● DATA RECORDS
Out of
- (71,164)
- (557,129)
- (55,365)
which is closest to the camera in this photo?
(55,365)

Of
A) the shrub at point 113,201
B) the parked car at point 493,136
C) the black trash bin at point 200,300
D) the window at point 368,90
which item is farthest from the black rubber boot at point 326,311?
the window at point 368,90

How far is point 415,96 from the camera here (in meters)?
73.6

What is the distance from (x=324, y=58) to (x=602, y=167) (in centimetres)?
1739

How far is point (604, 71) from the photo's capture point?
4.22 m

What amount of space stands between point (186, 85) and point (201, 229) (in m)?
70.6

...

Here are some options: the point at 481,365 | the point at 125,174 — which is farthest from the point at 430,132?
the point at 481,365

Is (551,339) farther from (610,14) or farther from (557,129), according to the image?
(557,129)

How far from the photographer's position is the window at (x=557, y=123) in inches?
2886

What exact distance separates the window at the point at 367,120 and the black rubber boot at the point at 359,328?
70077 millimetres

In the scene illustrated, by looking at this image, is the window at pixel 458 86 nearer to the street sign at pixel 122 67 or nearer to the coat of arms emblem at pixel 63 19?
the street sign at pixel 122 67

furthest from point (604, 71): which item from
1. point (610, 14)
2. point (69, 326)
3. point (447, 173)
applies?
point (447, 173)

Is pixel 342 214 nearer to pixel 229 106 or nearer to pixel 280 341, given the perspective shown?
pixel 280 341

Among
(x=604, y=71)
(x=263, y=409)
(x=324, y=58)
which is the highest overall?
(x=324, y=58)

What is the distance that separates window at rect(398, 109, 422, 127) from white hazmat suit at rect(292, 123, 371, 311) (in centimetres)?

● THE PROBLEM
Pull out every line above that contains the word "this" and copy each one in full.

● WORKED SOLUTION
which is closest to the camera in this photo?
In the scene illustrated, by looking at this image, is the window at pixel 458 86 nearer to the street sign at pixel 122 67 or nearer to the coat of arms emblem at pixel 63 19?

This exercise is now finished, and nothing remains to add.